Buying Monetary Insurance Before The Flood!
Special Guest: Ronald-Peter Stoeferle, Incrementum Liechtenstein
Prior he worked for Raiffeisen Zentralbank (RZB) in the field of Fixed Income/Credit Investments and then later on joined Erste Group Bank, covering International Equities, especially Asia. In 2006 he began writing reports on gold and gained media attention when he expected the price of gold to rise to USD 2,300/ounce when the current price was only at USD 500. His six benchmark reports called "In GOLD we TRUST" drew international coverage on CNBC, Bloomberg, the Wall Street Journal, Economist and the Financial Times. He was awarded "2nd most accurate gold analyst" by Bloomberg in 2011. He also writes reports on crude oil. Mr. Stoeferle is managing two gold mining-baskets and one basket for silver mining-equities. He studied business administration and finance at the Vienna University of Economics and the University of Illinois at Urbana-Champaign. Mr. Stoeferle is also a Chartered Market Technician (CMT) and a Certified Financial Technician (CFTe).

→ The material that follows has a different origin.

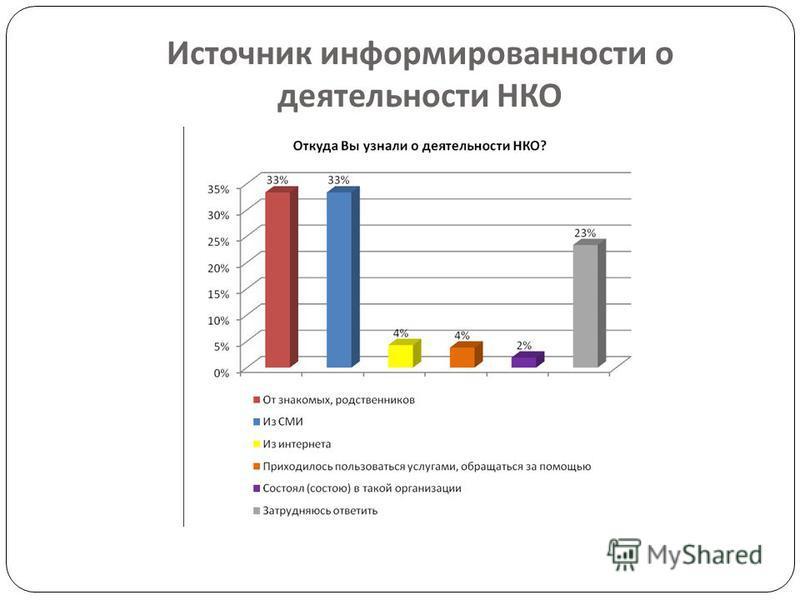 Источник информированности о деятельности НКО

(Editor's Note: Ronald-Peter Stoeferle's essays can be found at SafeHaven.com at http://www.safehaven.com/author/520/ronald-peter-stoferle and http://www.safehaven.com/author/701/ronald-peter-stoferle)
39 Minutes with Slides
Ronald-Peter Stoeferle is a noted Austrian economist and money manager who believes strongly that "we should expect that financial repression as well as wealth taxes in various facets which will increasingly gain in importance in coming years". He believes "this to be a disastrous strategy, as the redistribution will merely buy time, while the structural problems remain unsolved."
A New Monetary Regime
Since 1971 we have had a new monetary era or regime that has directed massive debt induced growth which has been doubling every 10 years. The system presently wants and needs to deleverage but the political pressures don't allow for central bankers and politicians to let this happen. What we have instead is policy induced inflation pressures creating monetary tectonic pressures.
Ronald-Peter Stoeferle and the team at Incrementum LI are developing a new approach which they refer to as Austrian Investing which combines the Macro views of the Austrian School of Economics with Asset Management. Their latest book "Austrian Investing between Inflation & Deflation (presently available in German only) shows how grasping the consequences of the interplay between inflation and deflation will be crucial for prudent investors. Investors should prepare for both scenarios - inflation and deflation.
Followers of the Austrian School have been extremely successful at anticipating major economic events like the Great Depression and the Housing Bubble.
- Monetary Policy - The Starting Point
- Macro Orientation - Most Important today
- Understanding that central bankers & politicians cannot control the dynamics of inflation.
It is important to realize that radical monetary interventions will not lead to self-sustained recovery but to further turmoil in the financial markets.
Austrian Investing Requires Proprietary Inflation Indicators
Understanding the Monetary Tectonic forces of Inflation and Deflation is critical to investment success. As such Incrementum LI uses their "Incrementum Inflation Signal Indicator". Since August it has been signalling massive Disinflation / Deflation which has shifted their portfolio allocations.
Private Investors should watch the Gold-Silver Ratio closely.
Incrementum believes we presently have a "Bull market in Greed and a Bear Market in Fear" which will resolve itself with Gold being one of the big winner and moving to $2300 US/Oz. The recent weakness in Gold is due to:
- Disinflation and rising real interest rates,
- Partly declining money supply (especially in the ECB),
- Very weak commodity prices,
- Record high short positions,
- Rising opportunity cost of owning gold due to the rally in equities,
- Tightening credit standards,
- Increasingly negative analyst opinions,
- Firmer US$ based on confidence in the US Economic outlook,
- A high level of conviction in the ability of central bankers to "get it right".
Most, if not all, of these false premises or signals will soon begin cyclically reversing.